Pull out every line in the entries below that contains the word "camera", and copy each one in full.

++++++++++++++++++++

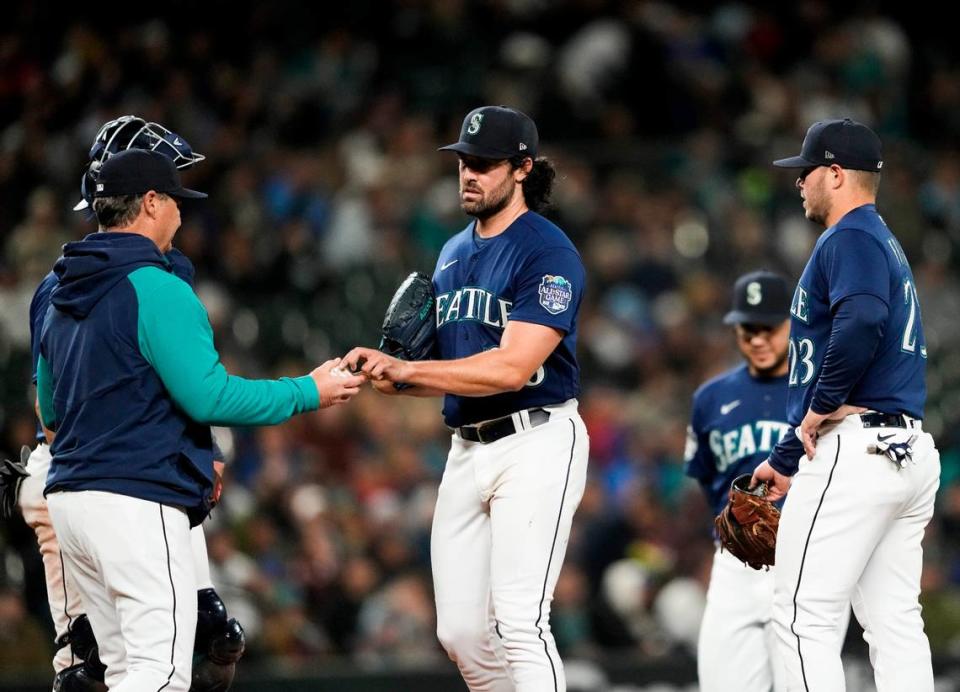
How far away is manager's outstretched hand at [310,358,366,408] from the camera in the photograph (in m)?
4.76

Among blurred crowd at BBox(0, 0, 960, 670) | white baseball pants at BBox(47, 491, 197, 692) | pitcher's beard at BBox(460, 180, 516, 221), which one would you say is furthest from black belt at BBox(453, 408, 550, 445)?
blurred crowd at BBox(0, 0, 960, 670)

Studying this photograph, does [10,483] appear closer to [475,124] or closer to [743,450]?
[475,124]

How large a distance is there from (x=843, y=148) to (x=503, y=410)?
1.48 m

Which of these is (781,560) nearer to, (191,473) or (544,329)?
(544,329)

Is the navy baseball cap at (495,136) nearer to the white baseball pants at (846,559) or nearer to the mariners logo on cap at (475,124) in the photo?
the mariners logo on cap at (475,124)

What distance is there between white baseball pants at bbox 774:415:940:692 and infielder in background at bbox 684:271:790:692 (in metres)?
0.94

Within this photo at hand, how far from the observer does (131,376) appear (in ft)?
14.4

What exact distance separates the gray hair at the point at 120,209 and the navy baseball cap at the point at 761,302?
108 inches

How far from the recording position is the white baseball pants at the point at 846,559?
183 inches

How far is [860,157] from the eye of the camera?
488 cm

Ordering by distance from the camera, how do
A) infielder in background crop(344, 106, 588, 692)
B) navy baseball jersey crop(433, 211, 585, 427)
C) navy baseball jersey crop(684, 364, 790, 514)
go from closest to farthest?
infielder in background crop(344, 106, 588, 692)
navy baseball jersey crop(433, 211, 585, 427)
navy baseball jersey crop(684, 364, 790, 514)

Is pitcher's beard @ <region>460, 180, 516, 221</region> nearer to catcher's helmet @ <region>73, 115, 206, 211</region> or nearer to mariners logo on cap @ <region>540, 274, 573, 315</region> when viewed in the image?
mariners logo on cap @ <region>540, 274, 573, 315</region>

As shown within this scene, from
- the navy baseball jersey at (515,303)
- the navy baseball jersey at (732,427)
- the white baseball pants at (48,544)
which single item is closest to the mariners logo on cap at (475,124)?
the navy baseball jersey at (515,303)

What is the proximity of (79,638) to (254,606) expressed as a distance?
3.92 metres
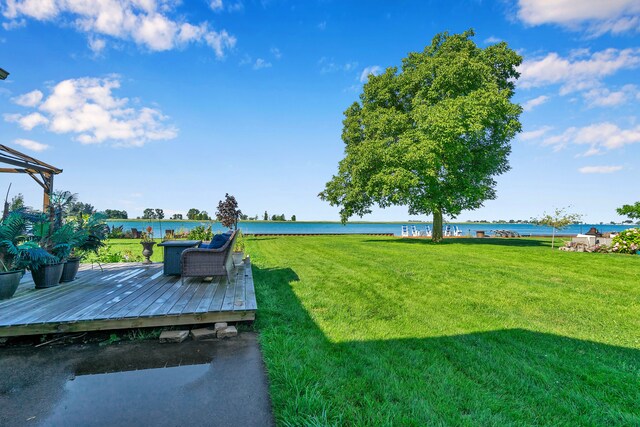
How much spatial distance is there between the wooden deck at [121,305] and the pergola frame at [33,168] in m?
2.15

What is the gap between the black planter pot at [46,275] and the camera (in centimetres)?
507

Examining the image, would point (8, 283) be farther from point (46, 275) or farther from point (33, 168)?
point (33, 168)

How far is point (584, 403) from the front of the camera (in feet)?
7.73

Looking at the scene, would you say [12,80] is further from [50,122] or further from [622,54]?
[622,54]

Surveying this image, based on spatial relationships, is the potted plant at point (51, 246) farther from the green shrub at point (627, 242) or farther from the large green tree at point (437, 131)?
the green shrub at point (627, 242)

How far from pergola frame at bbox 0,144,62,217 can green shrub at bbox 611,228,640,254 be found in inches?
787

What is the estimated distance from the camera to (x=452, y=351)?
131 inches

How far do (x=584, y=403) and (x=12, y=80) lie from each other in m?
9.56

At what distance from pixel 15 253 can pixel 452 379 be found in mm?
6253

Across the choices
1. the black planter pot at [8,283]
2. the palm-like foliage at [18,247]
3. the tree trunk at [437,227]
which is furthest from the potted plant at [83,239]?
the tree trunk at [437,227]

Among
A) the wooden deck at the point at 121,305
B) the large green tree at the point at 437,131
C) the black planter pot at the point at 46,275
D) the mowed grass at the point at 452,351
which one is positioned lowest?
the mowed grass at the point at 452,351

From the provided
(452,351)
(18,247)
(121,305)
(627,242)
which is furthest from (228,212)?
(627,242)

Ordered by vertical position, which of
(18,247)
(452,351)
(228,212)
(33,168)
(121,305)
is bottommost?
(452,351)

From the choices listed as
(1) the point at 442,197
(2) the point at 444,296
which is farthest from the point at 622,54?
(2) the point at 444,296
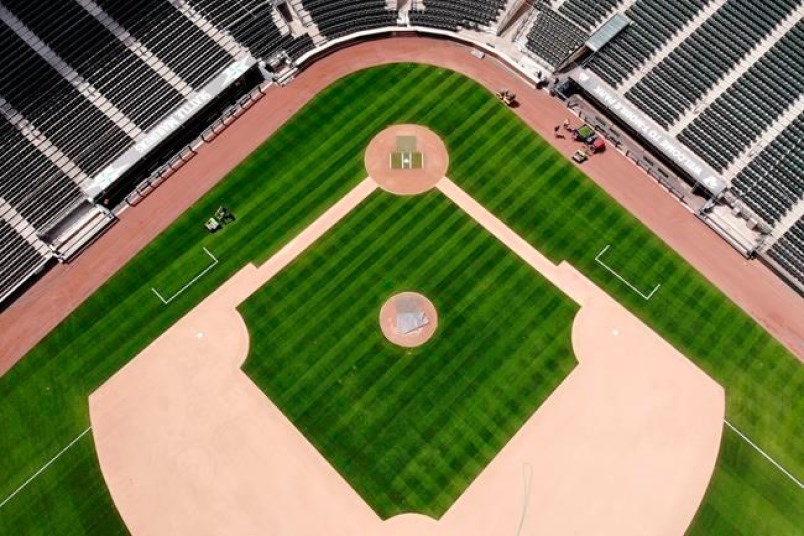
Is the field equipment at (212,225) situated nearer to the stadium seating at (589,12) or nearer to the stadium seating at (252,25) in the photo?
the stadium seating at (252,25)

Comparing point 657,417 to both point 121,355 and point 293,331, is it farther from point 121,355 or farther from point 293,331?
point 121,355

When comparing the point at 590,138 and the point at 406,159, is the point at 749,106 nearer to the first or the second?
the point at 590,138

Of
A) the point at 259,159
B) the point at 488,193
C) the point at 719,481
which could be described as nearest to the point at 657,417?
the point at 719,481

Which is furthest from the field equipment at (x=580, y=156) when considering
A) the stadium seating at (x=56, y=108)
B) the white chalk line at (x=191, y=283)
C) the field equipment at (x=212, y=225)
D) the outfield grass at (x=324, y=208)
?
the stadium seating at (x=56, y=108)

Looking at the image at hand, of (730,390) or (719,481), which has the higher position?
(730,390)

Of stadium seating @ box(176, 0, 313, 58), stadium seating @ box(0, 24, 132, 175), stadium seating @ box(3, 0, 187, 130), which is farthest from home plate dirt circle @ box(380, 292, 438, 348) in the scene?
stadium seating @ box(0, 24, 132, 175)

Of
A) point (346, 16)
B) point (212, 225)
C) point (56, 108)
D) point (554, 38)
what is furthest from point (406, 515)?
point (56, 108)

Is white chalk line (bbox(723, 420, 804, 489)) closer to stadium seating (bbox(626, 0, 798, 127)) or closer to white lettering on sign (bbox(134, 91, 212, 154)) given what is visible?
stadium seating (bbox(626, 0, 798, 127))
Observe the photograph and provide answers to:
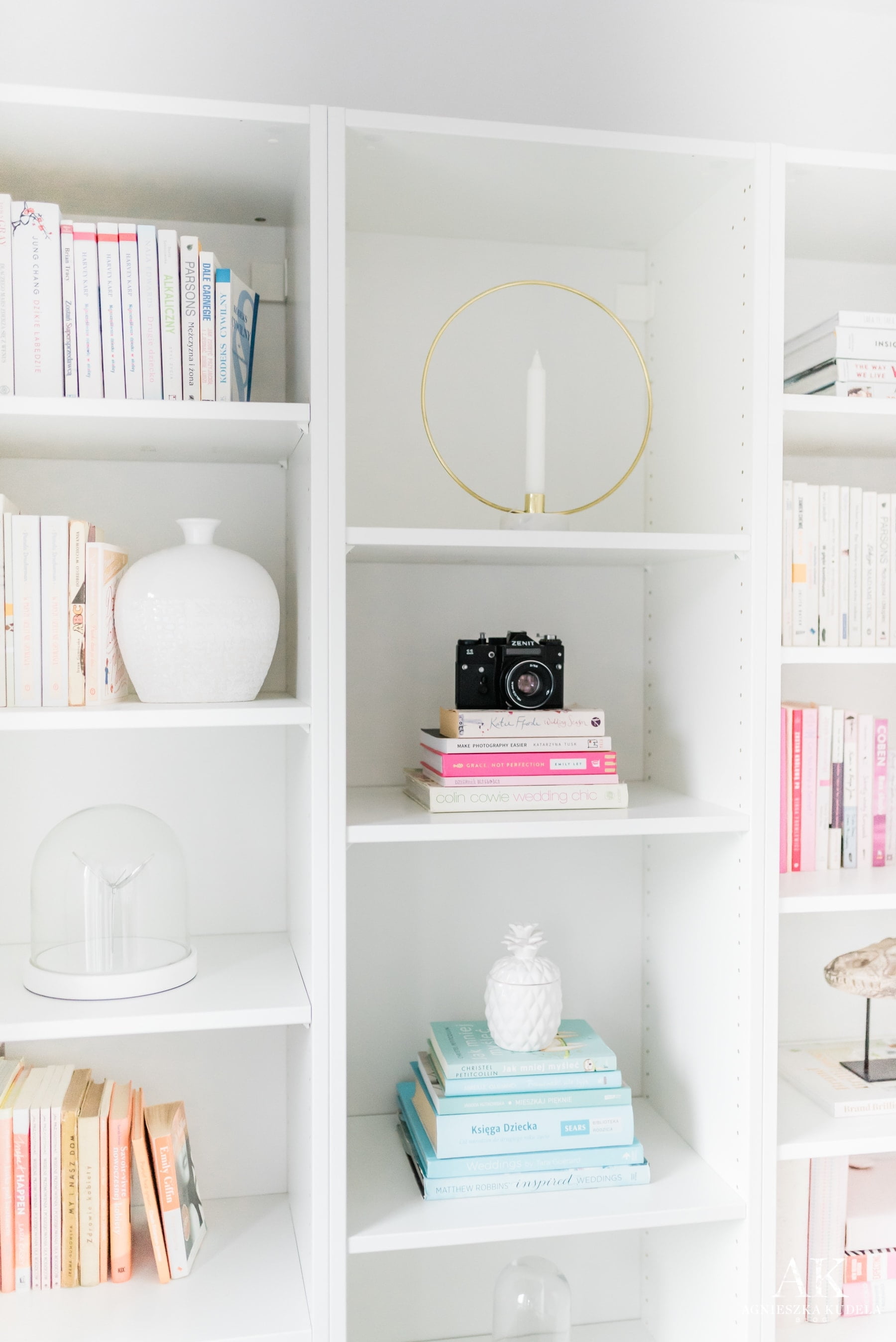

++++++++++++++++++++

TASK ANSWER -
How far away is manager's outstretched hand at [310,358,366,408] from the camera in the photograph (in m)?
How far is [860,157] from the eye of the camera?
Ordering by distance from the camera, how do
What is the gap between the black planter pot at [46,275] and the camera (in centimetres)?
How far is point (584, 403) from the front of the camera (in feet)?
What is the estimated distance from the camera to (x=452, y=351)?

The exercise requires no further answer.